A government agency has paused a clinical trial testing an experimental stem cell therapy in heart failure patients, a move made public on Monday and sparked by recommendations to retract 31 journal articles from the lab of a controversial cardiac stem cell researcher.
“Recent calls for the retraction of journal articles in related fields of cell therapy research have raised concerns about the scientific foundations of this trial,” the National Heart, Lung, and Blood Institute said in a statement posted Monday.
On Oct. 17, the New England Journal of Medicine retracted one paper and published an “expression of concern” about two others from the lab of Dr. Piero Anversa, a controversial stem cell researcher. The journal’s move came three days after Harvard Medical School and Brigham and Women’s Hospital told STAT and Retraction Watch they had recommended that 31 papers from Anversa be retracted by medical journals.

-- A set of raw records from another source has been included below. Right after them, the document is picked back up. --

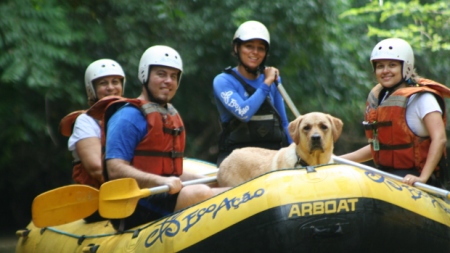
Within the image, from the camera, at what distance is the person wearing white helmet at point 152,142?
11.2 feet

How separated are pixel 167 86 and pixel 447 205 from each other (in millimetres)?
2218

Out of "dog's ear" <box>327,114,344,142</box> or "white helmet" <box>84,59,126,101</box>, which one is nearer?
"dog's ear" <box>327,114,344,142</box>

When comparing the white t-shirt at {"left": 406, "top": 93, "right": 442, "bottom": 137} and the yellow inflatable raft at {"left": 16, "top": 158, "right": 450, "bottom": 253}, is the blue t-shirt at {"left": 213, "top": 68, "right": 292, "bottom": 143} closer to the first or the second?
the yellow inflatable raft at {"left": 16, "top": 158, "right": 450, "bottom": 253}

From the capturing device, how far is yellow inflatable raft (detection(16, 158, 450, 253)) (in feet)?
8.70

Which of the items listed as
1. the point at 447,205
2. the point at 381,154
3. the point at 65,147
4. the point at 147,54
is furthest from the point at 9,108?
the point at 447,205

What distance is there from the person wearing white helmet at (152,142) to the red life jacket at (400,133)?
54.6 inches

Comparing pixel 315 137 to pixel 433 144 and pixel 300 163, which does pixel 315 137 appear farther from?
pixel 433 144

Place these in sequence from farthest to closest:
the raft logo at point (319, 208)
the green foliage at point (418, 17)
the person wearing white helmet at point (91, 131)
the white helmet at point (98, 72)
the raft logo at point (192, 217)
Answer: the green foliage at point (418, 17)
the white helmet at point (98, 72)
the person wearing white helmet at point (91, 131)
the raft logo at point (192, 217)
the raft logo at point (319, 208)

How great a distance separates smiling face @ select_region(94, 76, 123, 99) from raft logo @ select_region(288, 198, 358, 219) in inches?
112

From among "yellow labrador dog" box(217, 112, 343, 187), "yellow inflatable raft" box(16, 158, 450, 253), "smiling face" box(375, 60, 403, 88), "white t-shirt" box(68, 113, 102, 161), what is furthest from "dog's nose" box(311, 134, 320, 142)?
"white t-shirt" box(68, 113, 102, 161)

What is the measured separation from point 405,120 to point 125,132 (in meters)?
2.09

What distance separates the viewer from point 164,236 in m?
2.98

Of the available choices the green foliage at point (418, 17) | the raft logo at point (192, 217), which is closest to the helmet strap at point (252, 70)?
the raft logo at point (192, 217)

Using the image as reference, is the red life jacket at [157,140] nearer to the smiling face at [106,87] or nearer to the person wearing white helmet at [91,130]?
the person wearing white helmet at [91,130]
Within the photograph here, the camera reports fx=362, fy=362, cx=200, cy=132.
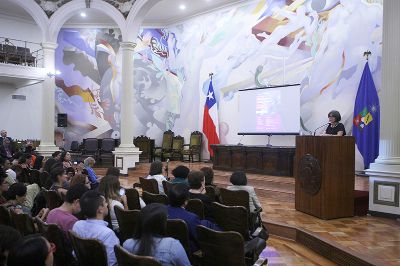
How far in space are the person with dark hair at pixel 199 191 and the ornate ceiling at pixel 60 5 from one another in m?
7.83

Dr. David Goff, director of the Division of Cardiovascular Sciences at NHLBI, confirmed Monday that news about the 31 journal articles from the Anversa lab prompted the pause in the trial known as CONCERT-HF. None of the retracted or disputed papers specifically relate to the trial, he said, but the trial’s Data and Safety Monitoring Board, convened last week at the institute’s request, on Friday recommended a “pause” in the trial so the board could complete its review.
Anversa’s research focused on advancing the idea that the heart contains stem cells, called c-kit cells, that could regenerate cardiac muscle after a heart attack. But when various research teams tried to reproduce results reported in his papers, they failed. Anversa left Harvard and the Brigham in 2015. Lawyers for Anversa and his colleague Dr. Annarosa Leri said earlier this month the doctors “stand by the scientific findings in their papers, including the existence and potential therapeutic benefits of cardiac stem cells.” In an Oct. 3 letter that Anversa provided to The New York Times, Harvard and the Brigham said he had “committed research misconduct” in eight papers and in a grant application.